Comment 70228

By A Smith (anonymous) | Posted September 30, 2011 at 19:45:31

The percentage of people on welfare, in the City of Mississauga (although it is likely representative of the GTA) (http://www.peelregion.ca/finance/2008-budget/pdfs/2008-oworks.pdf) ...

1988 - 1.9%
1990 - 3.0%
1992 - 5.6%
1994 - 6.1%
1996 - 4.9%
1998 - 3.7%
2000 - 2.05%
2002 - 1.62%
2004 - 1.65%
2006 - 1.74%
2008 - 1.73%

From 1989-94, as the number of people on welfare increased, the average home price in Toronto dropped from $250k to $180k. From 1989-94 GDP/capita in Canada went from $24.1K to $26.6K. This means that as welfare rates increased, house prices fell from 10.4X GDP(capita), to 6.8X.

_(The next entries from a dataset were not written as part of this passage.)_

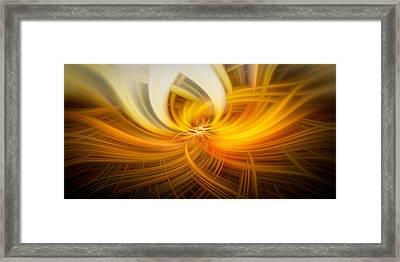Golden Twirls Framed Print by Noah Katz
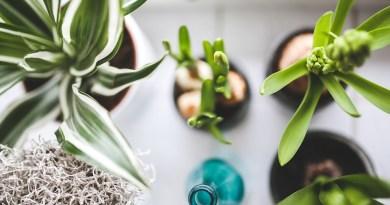 10 důvodů proč potřebujete více pokojových rostlin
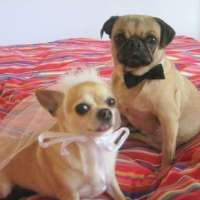 Matrimonial Pooch Ensembles : Bride and Groom Costumes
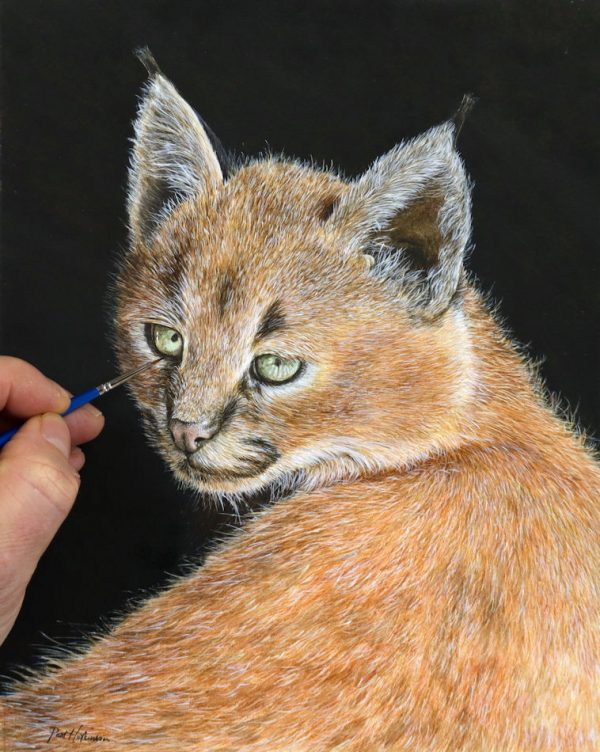 Paul Hopkinson painting a realistic lynx kitten in watercolour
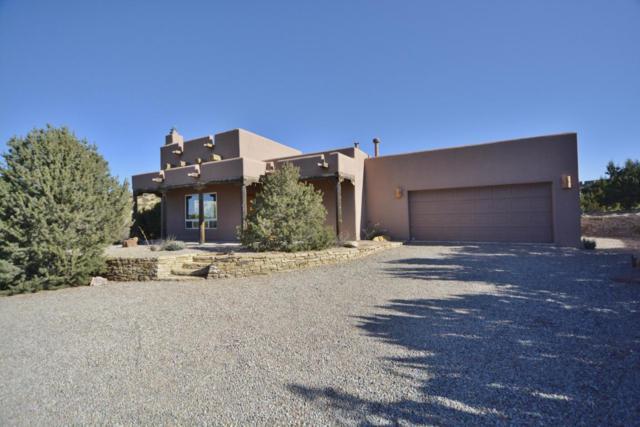 10 Tres Amigos Road, Placitas, NM 87043 (MLS #907092) :: Rickert Property Group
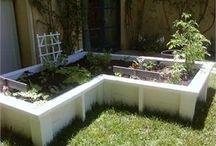 Future Garden :) / by Erin Cardoza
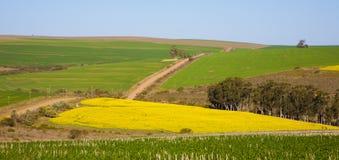Канола поле Lanscape Стоковые Изображения RF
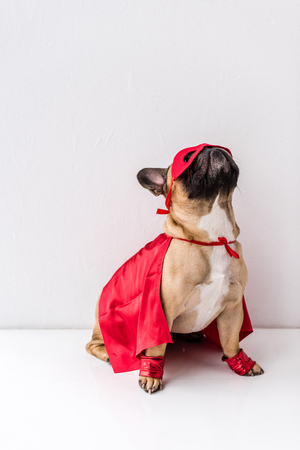 cute dog in red mask and mantle sitting on white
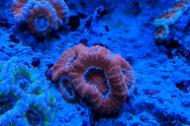 Orange Acan Brain Coral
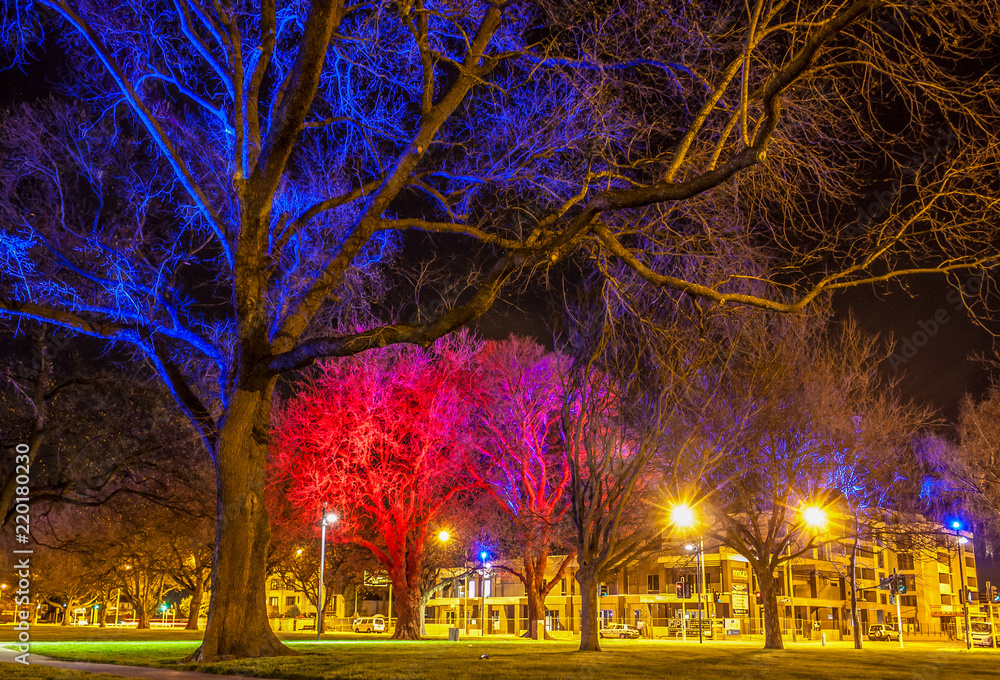Fototapety, obrazy: Latimer Square lights in Christchurch shine brightly at night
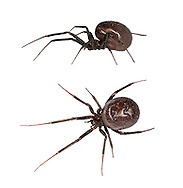 Steatoda grossa - female. Steatoda grossa with its dark, shiny, globular body is  the most Black Widow-like of our false widdow spiders and it is common in dark corners of houses and outbuildingsin southern Britain. The young female spiders have clear pale forward-pointing chevrons on the dark abdomen which fade as they get larger but are usually still just visible. The spider can deliver a nip but does not have the reputation for causing pain as has Steatoda nobilis.
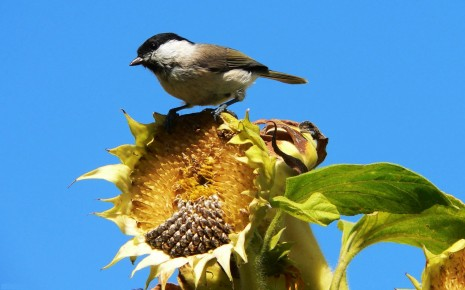 bird on sunflower
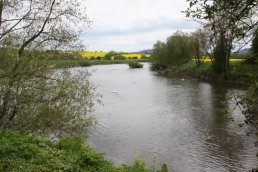 River Wye at Backney Bridge (9-5-10)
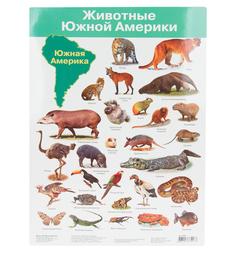 Плакат Дрофа Животные Южной Америки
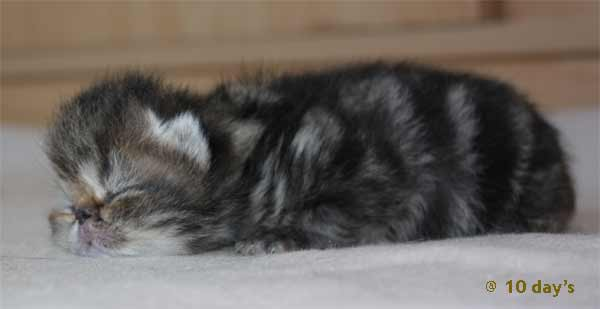 Kater 1: Brown tabby blotched, Exotic
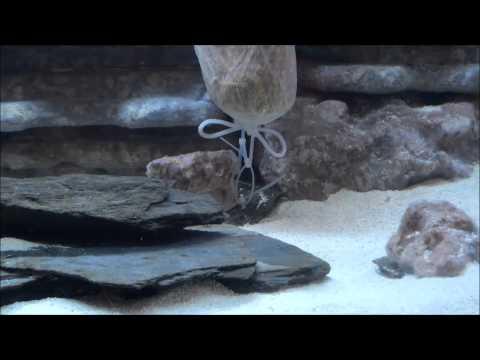 75 Gallon African Cichlid Tank Brown Algae Problem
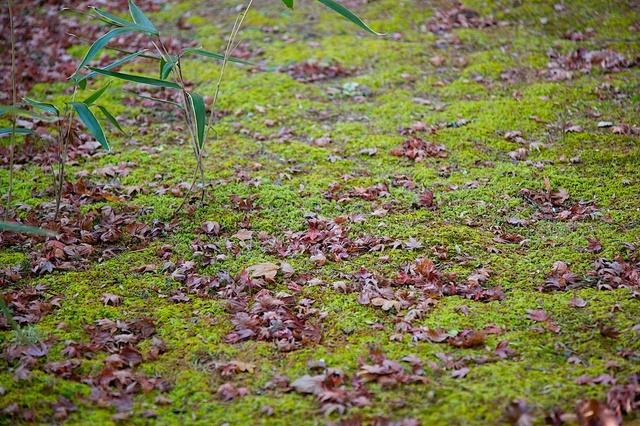 苔の上の落ち葉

In fact, during this time frame, incomes grew 8.1% FASTER/year than home prices.

In contrast, from 1998 to 2008, as welfare roles fell to around 2% of the population, the cost of a house in Toronto increased from $220k to $420k, while GDP/capita increased from $30.3k to $48.0k. This means the cost of a house increased from 7.3X GDP/capita, to 8.75X.

That means that house prices increased faster than incomes, by more than 1.5%/year.

To sum up: Higher welfare for the poor does NOT hurt the economy and it may actually help it.